Dozens of people arrested in violent demonstrations this week in Baltimore were being released early Wednesday evening because police were unable to complete their paperwork in time, the state public defender’s office said.
As many as 101 detainees began walking free without charges about the same time that Baltimore police announced that their report into the death of Freddie Gray, a 25-year-old African-American man who died in police custody this month, wouldn’t be made public Friday.
Police Commissioner Anthony Batts had set a deadline of Friday to file the report with state investigators. Capt. Eric Kowalczyk said Wednesday night that the report would remain closed to protect the integrity of the inquiry.
Thousands of people crammed the area around City Hall in a so-far peaceful rally Wednesday night ahead of a 10 p.m.-to-5 a.m. curfew that was imposed Tuesday. The curfew was ordered after protests turned violent Monday night after Gray’s funeral.
As the curfew resumed Wednesday night at 10 o’clock, the city’s streets again started to clear. Rep. Elijah Cummings, D-Maryland, walked the streets with a bullhorn, imploring people: “Let’s go home.”

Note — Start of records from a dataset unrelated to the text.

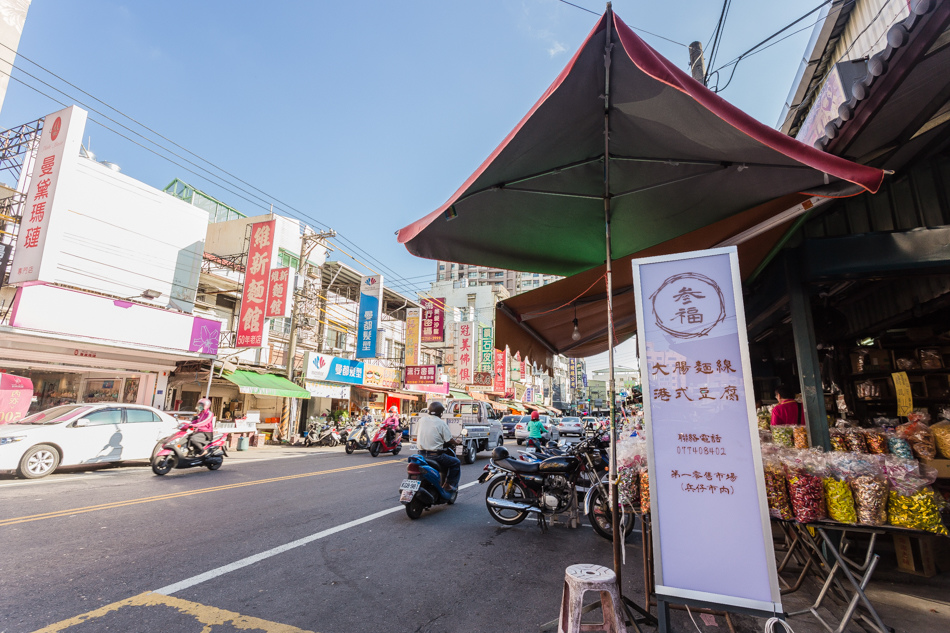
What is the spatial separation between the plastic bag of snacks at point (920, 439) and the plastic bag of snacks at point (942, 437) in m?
0.03

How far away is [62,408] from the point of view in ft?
32.0

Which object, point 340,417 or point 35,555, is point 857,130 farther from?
point 340,417

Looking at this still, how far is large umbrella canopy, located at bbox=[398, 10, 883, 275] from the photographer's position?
250 cm

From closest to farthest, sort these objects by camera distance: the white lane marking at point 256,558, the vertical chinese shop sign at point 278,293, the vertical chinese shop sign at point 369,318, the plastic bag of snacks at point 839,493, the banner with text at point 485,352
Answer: the plastic bag of snacks at point 839,493
the white lane marking at point 256,558
the vertical chinese shop sign at point 278,293
the vertical chinese shop sign at point 369,318
the banner with text at point 485,352

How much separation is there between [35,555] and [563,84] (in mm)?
6459

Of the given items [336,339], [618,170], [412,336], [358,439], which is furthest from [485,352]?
[618,170]

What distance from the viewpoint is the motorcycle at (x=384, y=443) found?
1391 cm

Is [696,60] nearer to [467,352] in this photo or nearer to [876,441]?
[876,441]

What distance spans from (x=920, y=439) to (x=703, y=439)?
298 cm

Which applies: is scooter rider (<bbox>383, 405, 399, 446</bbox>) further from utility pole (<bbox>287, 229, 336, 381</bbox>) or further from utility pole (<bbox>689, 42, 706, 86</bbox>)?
utility pole (<bbox>689, 42, 706, 86</bbox>)

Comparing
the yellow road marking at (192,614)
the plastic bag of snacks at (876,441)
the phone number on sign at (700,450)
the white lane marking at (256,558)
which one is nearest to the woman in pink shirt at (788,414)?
the plastic bag of snacks at (876,441)

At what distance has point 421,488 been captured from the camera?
242 inches

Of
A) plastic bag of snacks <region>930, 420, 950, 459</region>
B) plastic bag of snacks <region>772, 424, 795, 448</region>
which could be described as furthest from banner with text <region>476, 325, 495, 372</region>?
plastic bag of snacks <region>930, 420, 950, 459</region>

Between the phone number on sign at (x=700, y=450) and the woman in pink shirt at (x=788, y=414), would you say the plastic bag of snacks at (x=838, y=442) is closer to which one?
the woman in pink shirt at (x=788, y=414)
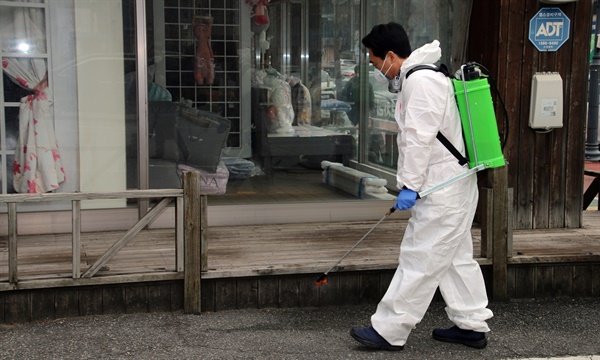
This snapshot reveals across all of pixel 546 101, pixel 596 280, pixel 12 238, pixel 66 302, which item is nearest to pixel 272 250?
pixel 66 302

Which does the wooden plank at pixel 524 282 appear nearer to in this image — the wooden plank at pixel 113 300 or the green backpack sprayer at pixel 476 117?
the green backpack sprayer at pixel 476 117

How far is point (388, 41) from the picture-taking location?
5.22 m

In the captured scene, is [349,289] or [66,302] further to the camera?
[349,289]

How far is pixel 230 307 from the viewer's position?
6.12 m

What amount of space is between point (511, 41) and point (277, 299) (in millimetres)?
3088

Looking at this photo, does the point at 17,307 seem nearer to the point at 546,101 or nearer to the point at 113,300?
the point at 113,300

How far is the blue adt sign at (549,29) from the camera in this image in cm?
747

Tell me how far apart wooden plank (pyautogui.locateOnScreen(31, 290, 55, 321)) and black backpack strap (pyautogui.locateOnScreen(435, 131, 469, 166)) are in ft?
8.94

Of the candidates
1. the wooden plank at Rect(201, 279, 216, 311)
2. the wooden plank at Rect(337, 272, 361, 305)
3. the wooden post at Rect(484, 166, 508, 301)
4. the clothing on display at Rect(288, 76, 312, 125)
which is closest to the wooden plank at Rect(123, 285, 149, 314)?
the wooden plank at Rect(201, 279, 216, 311)

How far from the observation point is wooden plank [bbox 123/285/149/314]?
233 inches

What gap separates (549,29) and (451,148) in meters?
2.87

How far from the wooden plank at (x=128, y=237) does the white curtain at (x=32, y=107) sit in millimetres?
1924

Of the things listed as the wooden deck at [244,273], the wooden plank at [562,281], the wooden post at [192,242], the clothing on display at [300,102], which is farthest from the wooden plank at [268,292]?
the clothing on display at [300,102]

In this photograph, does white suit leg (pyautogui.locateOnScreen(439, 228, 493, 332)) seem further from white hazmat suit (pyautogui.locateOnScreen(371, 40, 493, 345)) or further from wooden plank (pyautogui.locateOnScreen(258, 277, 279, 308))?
wooden plank (pyautogui.locateOnScreen(258, 277, 279, 308))
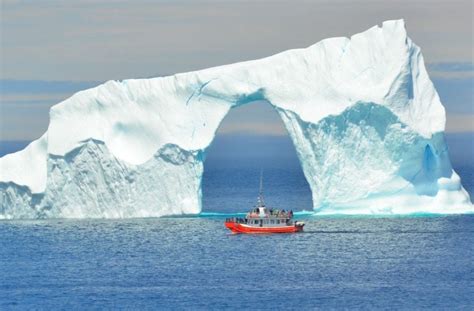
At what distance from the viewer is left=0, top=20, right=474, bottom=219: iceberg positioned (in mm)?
54656

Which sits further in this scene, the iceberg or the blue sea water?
the iceberg

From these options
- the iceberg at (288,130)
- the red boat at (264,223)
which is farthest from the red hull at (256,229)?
the iceberg at (288,130)

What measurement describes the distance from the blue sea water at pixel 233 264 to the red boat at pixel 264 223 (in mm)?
557

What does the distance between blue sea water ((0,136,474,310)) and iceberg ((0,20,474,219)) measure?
1100mm

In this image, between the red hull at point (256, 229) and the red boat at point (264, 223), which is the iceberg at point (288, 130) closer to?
the red boat at point (264, 223)

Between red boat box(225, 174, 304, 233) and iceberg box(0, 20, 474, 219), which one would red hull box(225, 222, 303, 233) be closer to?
red boat box(225, 174, 304, 233)

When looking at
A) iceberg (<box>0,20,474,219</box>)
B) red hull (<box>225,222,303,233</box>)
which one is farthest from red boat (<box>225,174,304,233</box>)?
iceberg (<box>0,20,474,219</box>)

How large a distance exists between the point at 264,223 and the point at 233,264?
10.1m

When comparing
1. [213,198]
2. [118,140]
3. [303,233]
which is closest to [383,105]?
[303,233]

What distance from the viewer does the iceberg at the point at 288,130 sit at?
54656 mm

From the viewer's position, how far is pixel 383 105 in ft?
177

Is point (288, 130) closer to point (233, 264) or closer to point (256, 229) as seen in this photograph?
point (256, 229)

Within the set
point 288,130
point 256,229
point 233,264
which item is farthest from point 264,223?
point 233,264

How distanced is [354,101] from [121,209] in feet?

The public defender, a government agency that represents suspects who have no lawyer, had filed habeas corpus petitions demanding that people arrested Monday night be released if they weren’t formally charged within 24 hours. No court has “amended or changed the rules that require these important safeguards,” it said.
Early Wednesday evening, many of those detained began streaming out of the Baltimore Central Booking and Intake Center.
The releases were the result of a logjam for police who were scrambling to pull the necessary paperwork to file charges at the same time they were trying to keep peace on the city’s streets, Kowalczyk said.